King recommended for termination

Finance professor Brett King could become the third professor fired in the past two years.

After administrative review, the university has recommended the termination of King. The university did not give details to King’s actions, which led to his termination.

“Pursuant to Faculty Handbook section 2.8, Dr. King has a reasonable amount of time to appeal the decision,” said Bryan Rachal, director of marketing and communications.

The faculty handbook states a tenured faculty member has the right to make a written request for the board to review adverse findings and recommendations of the president within 14 days of the president’s final notification.

University administrators placed King on paid leave Dec. 4, and he made $9550.65 between his removal from the classroom and the recommendation to terminate his employment, according to documents The Flor-Ala obtained.

The Flor-Ala could not reach King for a comment.

King is the second professor the university has terminated for violating school polices in the 2018-2019 academic year and the third in the last two years.

The university terminated Gregory Gaston, former geography professor, Dec. 17, after Title IX found him in violation of its sexual misconduct policy for sexual harassment and UNA’s policy on consensual relationships.

The first victim came forward with her claim in June 2018, and the university police barred Gaston June 22 from campus and all university-sponsored events.
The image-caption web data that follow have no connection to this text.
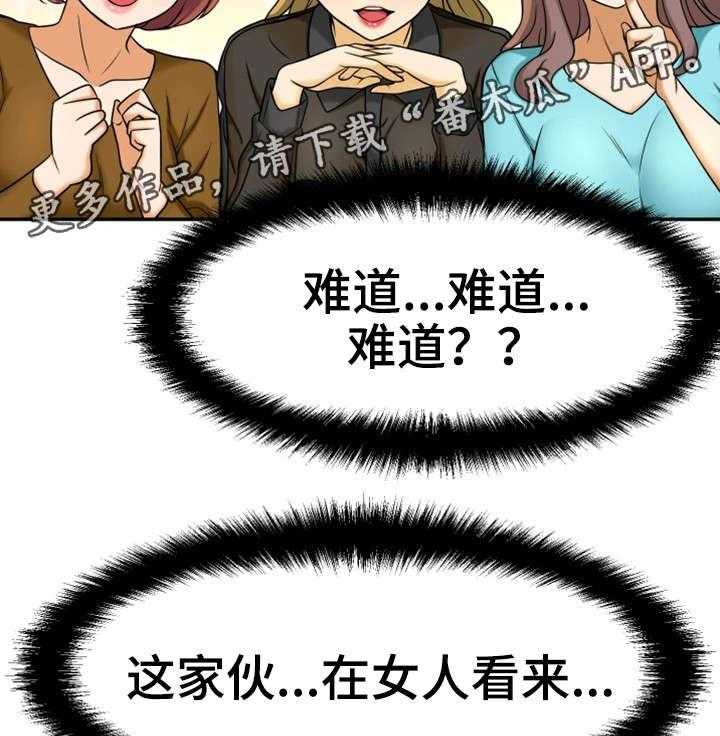 《穿越时间》第19话 19_读书会 第51页
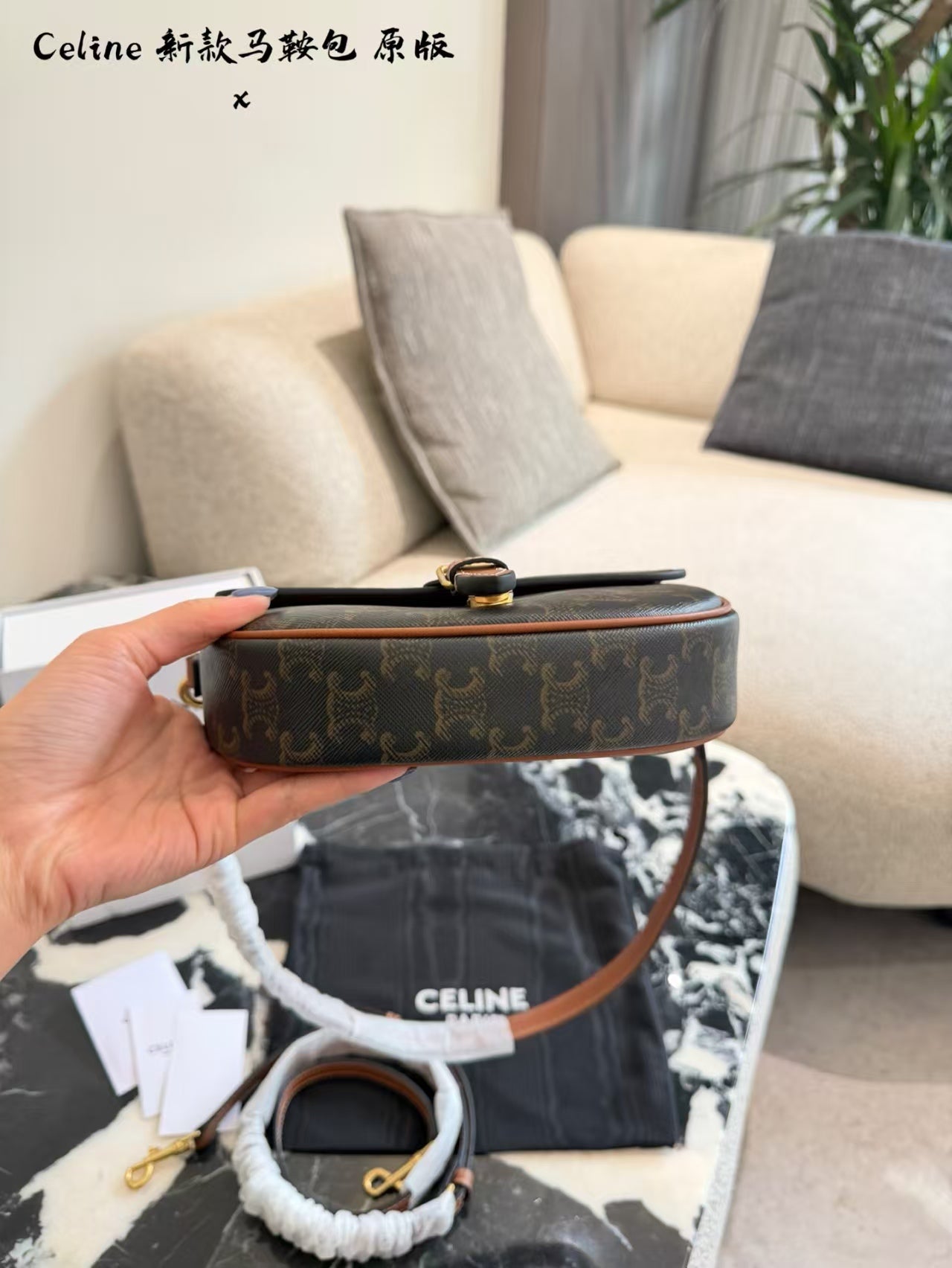 CELINE(马鞍包)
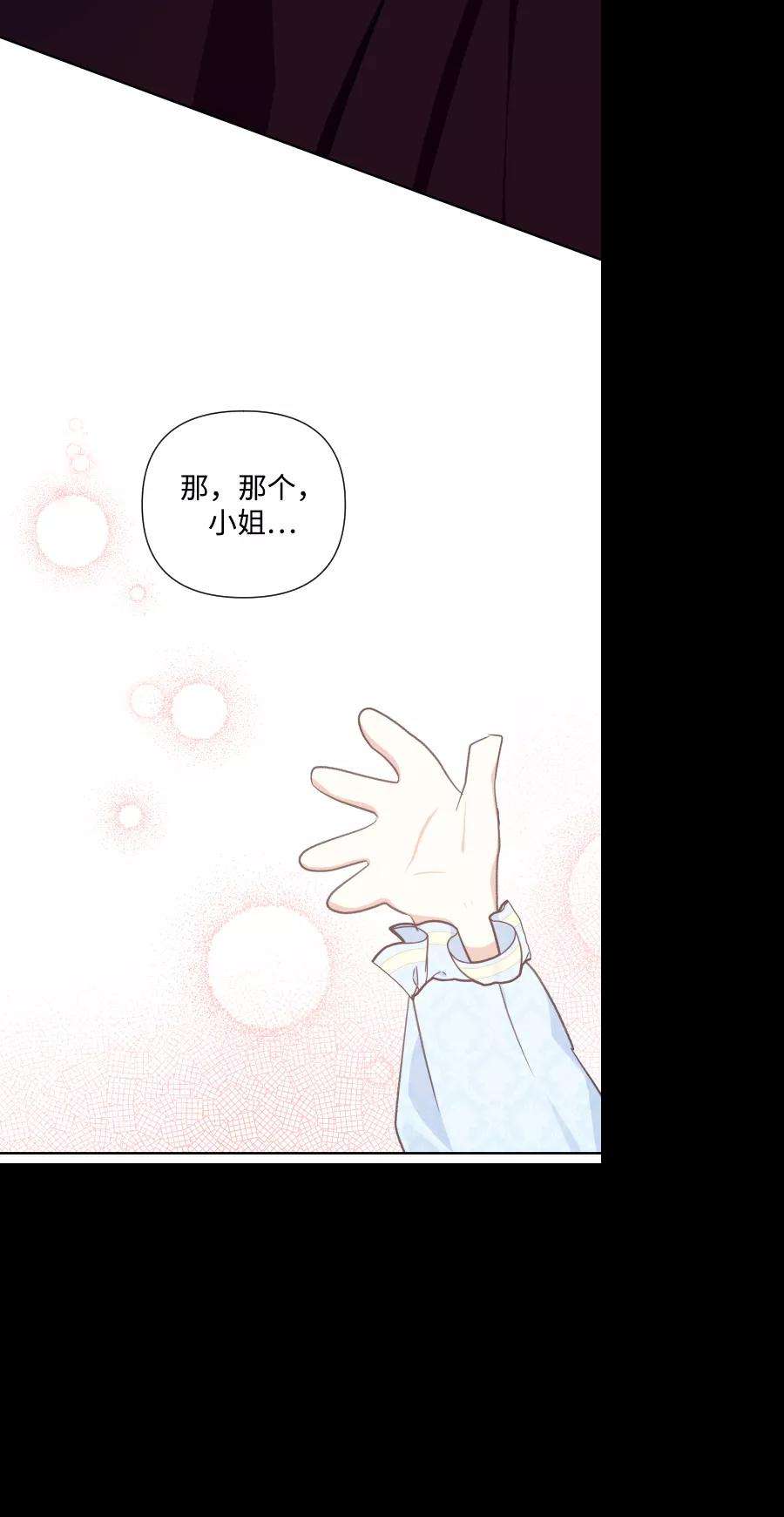 怪物公爵的女儿36话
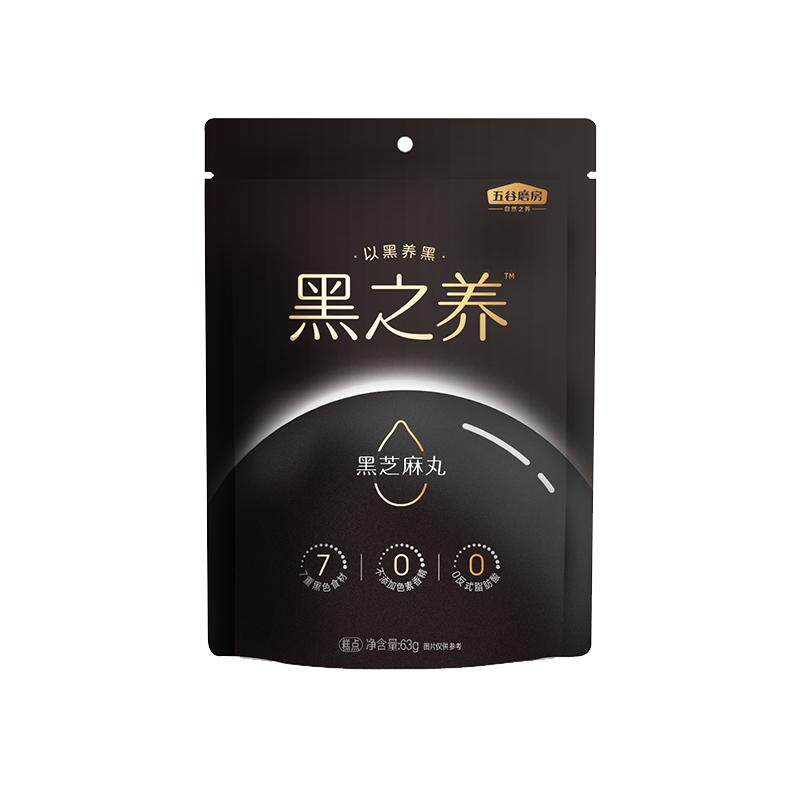 五谷磨房黑之养无糖黑芝麻丸袋装63g健康零食五黑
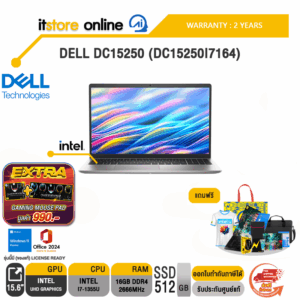 DELL DC15250 (DC15250I7164) /i7-1355U/ประกัน 2 Years/BY ITSTORE-ONLINE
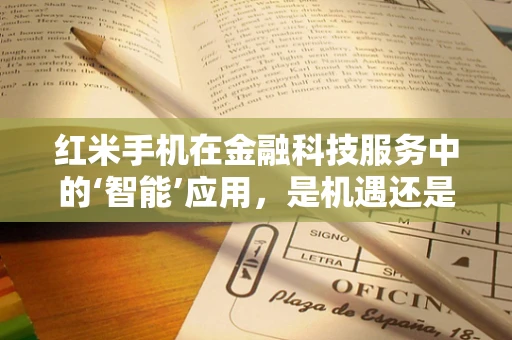 红米手机在金融科技服务中的‘智能’应用，是机遇还是挑战？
When The Flor-Ala asked for a reason why the university banned Gaston from campus, it said it was unable to disclose the specifics because it considered the situation a personnel matter, which it defined as a right to protect its employee’s privacy.

Catherine White, assistant vice president of human resources, denied The Flor-Ala’s requests for Gaston’s disciplinary and performance review records twice July 25 and Aug. 18. The Flor-Ala published an article Sept. 6 that detailed how the university’s denials of public records were in direct violation of the former Alabama Attorney General Jeff Sessions’ opinion.

Vice President for Academic Affairs and Provost Ross Alexander later told The Flor-Ala Oct. 9 that Gaston’s ban from campus was contingent upon the result of a Title IX investigation, after three more women came forward with sexual harassment claims against Gaston that date back to 2013.

The three additional Title IX claims came after the article about his trespass notice was published.

While Gaston was banned from campus as part of a Title IX investigation, the university paid him $34,377. 23, according to documents The Flor-Ala obtained.

In 2015, the university banned David Dickerson from campus after he became a part of a Title IX investigation. The university placed Dickerson on paid leave during the investigation, which required him to continue to conduct research.

The student who came forward with her claim, filed a lawsuit Aug. 10 that stated the university violated Title IX of the Education Act of 1972. The 17-page lawsuit cited the university violated the act after it did not terminate Dickerson and allowed him to finish his contract through May of 2016.

The lawsuit claimed the university failed to do a proper background check on Dickerson. The plaintiffs’ attorneys stated Dickerson had former charges for rape and assault on a 19-year-old, according to AL.com.